Though I expected this Albert’s intent was no more than courtly flirtation.
Einstein and I sat down on the two chairs before Isabel Cobb’s makeup mirrors.
“May I?” he said, lifting his pipe.
“Of course,” I said.
He drew out a box of matches from the side pocket of his tweed jacket, and as he did, he glanced at me. Brief though it was, I was certain this time that the glance had sought out my scar.
I knew Einstein had once abandoned Germany. I said, “My father exiled our family from this country, but he sent me back to Heidelberg for an education. When I was young and stupid,” I said.
He smiled. “That is the state in which we all enter university,” he said.
He tamped his tobacco with his thumb and lit the bowl and drew at it and lit again and finally was producing sufficient smoke for me to speak.
I knew he’d exiled himself, and I knew his politics. I tapped into them at once. I said, “I am writing for a syndicate of newspapers in the United States. These are newspapers whose readers are largely German-Americans. The gentleman Madam Cobb and I just referred to is an English baron with deep roots in Germany. Very deep roots. He feels the German cause is misunderstood in my country. He feels Germany is justified in this war. More than justified. Righteous. He wants me to write a story that will help advance that theory in America.”

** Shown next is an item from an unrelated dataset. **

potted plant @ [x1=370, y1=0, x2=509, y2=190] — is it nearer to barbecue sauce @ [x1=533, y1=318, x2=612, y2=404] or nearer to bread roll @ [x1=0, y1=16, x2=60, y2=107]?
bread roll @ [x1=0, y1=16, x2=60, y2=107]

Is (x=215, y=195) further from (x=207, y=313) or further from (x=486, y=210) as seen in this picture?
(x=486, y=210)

Einstein had just taken in a deep draw of his tobacco, and he turned his head a little away and blew the smoke to the mirrors. He turned back to me. Slowly now. The bright energy in him was gone.
He lowered his pipe.
A good reporter makes every person he questions think that whatever they say will be welcomed by a sympathetic ear, will be heard as true and persuasive and wise. Not only was this easy to do with Albert Einstein, it was a great relief. I’d been working in this way far too long and unrelievedly with Albert Stockman.
I said, “I have learned that you are someone whose sensibilities and values I might trust. Though given the people I’ve been involved with, I learned this about you indirectly, like an experiment where you cannot observe a thing directly but must infer it from its effects.”
In spite of his sudden gravity, Einstein smiled at this.
“The English gentleman is named Albert Stockman. Baron Stockman is subtle in his approach. The article, as he has conceived it, will focus entirely on the great humanitarian accomplishments of your colleague Doctor Fritz Haber. I am to write exclusively and glowingly about the Haber Process feeding the hungry of the world.”